La Rapporteuse spéciale a par ailleurs été informée de discriminations reposant sur le système de castes, fortement enraciné dans les mentalités. Dans un pays où plus de 70% de la population est pauvre, dont plus de 50% extrêmement pauvre, les descendants d'esclaves sont les plus vulnérables à l'exclusion sociale et économique.

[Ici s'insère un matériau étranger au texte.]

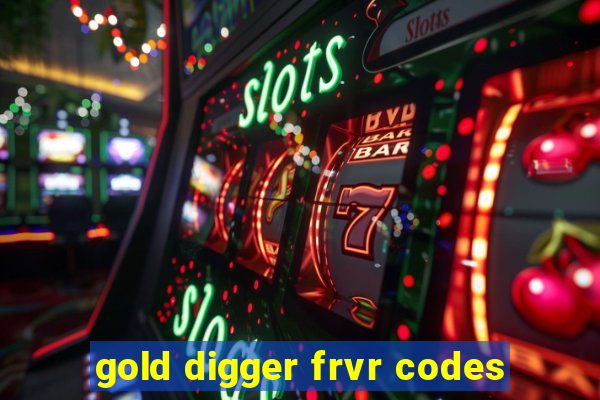 gold digger frvr codes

« Le gouvernement, ainsi que la société civile et les organisations internationales, ne peuvent pas continuer à ignorer cette question. Tous les acteurs doivent œuvrer avec les communautés locales à éradiquer la stigmatisation qui frappe les descendants d'esclaves », a-t-elle plaidé. « Madagascar ne pourra pas se développer efficacement tant que ces vieilles blessures ne seront pas refermées. Le gouvernement doit travailler à tous les niveaux, en particulier en coopération avec les chefs de communautés, tels que les fokontany et lonaka, pour résoudre cette situation. »

L'experte indépendante a également exhorté les autorités à accorder la priorité à la lutte contre ce phénomène et à y consacrer suffisamment de ressources. « J'exhorte le gouvernement à prendre des mesures urgentes et à lancer des programmes en étroite collaboration avec la société civile et les organisations internationales pour lutter contre les formes contemporaines d'esclavage. »

L'éducation s'est aussi révélée être un moyen efficace de dissuasion contre les mariages précoces. « Accorder la priorité à une éducation et à une alphabétisation gratuites pour les enfants et les adultes est essentiel pour garantir l'avenir économique du pays. Des formations professionnelles assorties d'opportunités d'embauche sont également cruciales pour donner aux adolescents et aux adultes des alternatives économiques viables aux pratiques esclavagistes. »

Au cours de sa première mission à Madagascar, Mme Shahinian s'est rendu dans les villes d'Antananarivo, Antsirabe, Ambositra, Fianarantsoa, Ihosy et Sakaraha, où elle a rencontré des représentants gouvernementaux, des forces de l'ordre, des ONG, ainsi que des victimes et des membres des communautés locales.

Mme Shahinian présentera au Conseil des droits de l'homme un rapport complet sur les conclusions de sa mission en septembre 2013.